Deutschland und Iran intensivieren Zusammenarbeit

Deutschland und Iran intensivieren die Zusammenarbeit in der Land- und Ernährungswirtschaft. Eine entsprechende Absichtserklärung unterzeichneten Bundeslandwirtschaftsminister Christian Schmidt und sein Amtskollege Mahmoud Hojjati am Rande des „Global Forums For Food and Agriculture – Der Berliner Welternährungskonferenz“ am 15. Januar 2016 in Berlin.

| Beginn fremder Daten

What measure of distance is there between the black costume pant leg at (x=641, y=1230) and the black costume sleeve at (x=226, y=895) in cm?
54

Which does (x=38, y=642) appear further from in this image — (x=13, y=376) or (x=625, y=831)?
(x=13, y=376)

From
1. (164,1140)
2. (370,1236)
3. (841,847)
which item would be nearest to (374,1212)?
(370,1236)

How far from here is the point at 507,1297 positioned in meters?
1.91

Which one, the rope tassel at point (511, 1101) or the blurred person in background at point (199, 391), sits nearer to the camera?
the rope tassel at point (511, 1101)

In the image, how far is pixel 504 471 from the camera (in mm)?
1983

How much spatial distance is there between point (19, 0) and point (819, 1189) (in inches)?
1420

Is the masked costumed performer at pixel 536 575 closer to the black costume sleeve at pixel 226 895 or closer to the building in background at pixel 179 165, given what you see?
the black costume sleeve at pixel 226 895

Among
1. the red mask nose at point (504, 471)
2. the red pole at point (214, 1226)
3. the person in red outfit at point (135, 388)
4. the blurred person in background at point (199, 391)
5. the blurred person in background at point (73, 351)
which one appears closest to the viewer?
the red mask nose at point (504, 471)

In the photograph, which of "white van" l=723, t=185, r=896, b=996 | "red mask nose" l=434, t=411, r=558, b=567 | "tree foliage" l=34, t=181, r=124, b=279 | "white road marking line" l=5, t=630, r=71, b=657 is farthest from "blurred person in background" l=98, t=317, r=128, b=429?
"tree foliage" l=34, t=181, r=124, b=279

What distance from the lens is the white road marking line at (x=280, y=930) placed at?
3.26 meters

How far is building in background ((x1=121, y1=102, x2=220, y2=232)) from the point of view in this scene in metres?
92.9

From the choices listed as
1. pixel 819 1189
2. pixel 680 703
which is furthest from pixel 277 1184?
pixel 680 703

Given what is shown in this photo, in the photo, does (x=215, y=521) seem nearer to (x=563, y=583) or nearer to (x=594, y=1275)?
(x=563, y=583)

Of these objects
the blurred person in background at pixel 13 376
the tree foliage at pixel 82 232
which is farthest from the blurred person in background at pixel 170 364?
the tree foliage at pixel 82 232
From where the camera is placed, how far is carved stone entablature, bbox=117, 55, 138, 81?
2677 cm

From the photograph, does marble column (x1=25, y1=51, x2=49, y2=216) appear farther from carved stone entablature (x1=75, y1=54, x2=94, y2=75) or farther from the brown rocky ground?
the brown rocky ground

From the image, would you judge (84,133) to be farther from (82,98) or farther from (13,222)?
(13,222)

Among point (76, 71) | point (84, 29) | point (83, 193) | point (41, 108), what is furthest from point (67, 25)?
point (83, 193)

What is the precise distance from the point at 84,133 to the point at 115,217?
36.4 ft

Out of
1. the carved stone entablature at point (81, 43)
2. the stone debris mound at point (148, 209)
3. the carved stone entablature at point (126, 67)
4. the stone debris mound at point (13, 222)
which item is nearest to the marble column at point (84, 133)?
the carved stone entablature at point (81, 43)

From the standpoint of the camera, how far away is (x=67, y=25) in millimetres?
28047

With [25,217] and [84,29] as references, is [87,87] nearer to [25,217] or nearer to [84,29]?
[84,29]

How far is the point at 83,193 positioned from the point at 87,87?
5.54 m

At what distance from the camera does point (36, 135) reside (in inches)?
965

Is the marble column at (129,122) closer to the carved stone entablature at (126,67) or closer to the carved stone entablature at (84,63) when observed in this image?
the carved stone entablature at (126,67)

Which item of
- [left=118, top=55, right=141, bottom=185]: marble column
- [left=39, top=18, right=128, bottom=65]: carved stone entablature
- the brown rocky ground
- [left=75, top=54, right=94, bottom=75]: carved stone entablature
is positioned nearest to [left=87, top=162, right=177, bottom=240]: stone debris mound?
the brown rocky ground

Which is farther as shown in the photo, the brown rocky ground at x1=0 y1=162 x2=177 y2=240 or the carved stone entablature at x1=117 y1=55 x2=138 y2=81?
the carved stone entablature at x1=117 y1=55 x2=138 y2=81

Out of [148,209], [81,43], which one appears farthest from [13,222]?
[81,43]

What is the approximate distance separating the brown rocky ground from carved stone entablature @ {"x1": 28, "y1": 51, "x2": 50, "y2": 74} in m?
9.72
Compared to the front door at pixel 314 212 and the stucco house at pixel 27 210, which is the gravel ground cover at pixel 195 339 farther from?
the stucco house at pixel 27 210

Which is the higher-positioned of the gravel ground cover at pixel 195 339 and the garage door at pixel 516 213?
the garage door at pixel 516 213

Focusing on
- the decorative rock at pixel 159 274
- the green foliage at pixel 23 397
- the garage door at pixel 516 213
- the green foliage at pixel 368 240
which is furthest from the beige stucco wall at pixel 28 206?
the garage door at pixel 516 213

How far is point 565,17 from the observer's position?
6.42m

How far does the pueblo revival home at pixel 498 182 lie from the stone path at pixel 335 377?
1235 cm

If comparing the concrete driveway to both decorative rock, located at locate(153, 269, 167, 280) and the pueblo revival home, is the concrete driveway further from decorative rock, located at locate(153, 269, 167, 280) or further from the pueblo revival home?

Damit wollen beide Minister nach dem Ende der Sanktionen gegen den Iran ein neues Kapitel in den bilateralen Agrarbeziehungen aufschlagen.
So wird eine bilaterale ministerielle Arbeitsgruppe eingesetzt. Diese soll dem agrarpolitischen Dialog dienen und sich anbahnende Handels- und Kooperationsbeziehungen zwischen Unternehmen politisch begleiten.
Das Bundesministerium für Ernährung und Landwirtschaft (BMEL) kündigte an, sich bereits in diesem Jahr an drei Agrarmessen im Iran zu beteiligen und damit deutschen Unternehmen eine Plattform für die Aufnahme von Geschäftsbeziehungen zu bieten. Um das wirtschaftliche Engagement politisch zu flankieren, werden Bundesminister Christian Schmidt und Parlamentarischer Staatssekretär Peter Bleser im ersten Halbjahr 2016 in den Iran reisen.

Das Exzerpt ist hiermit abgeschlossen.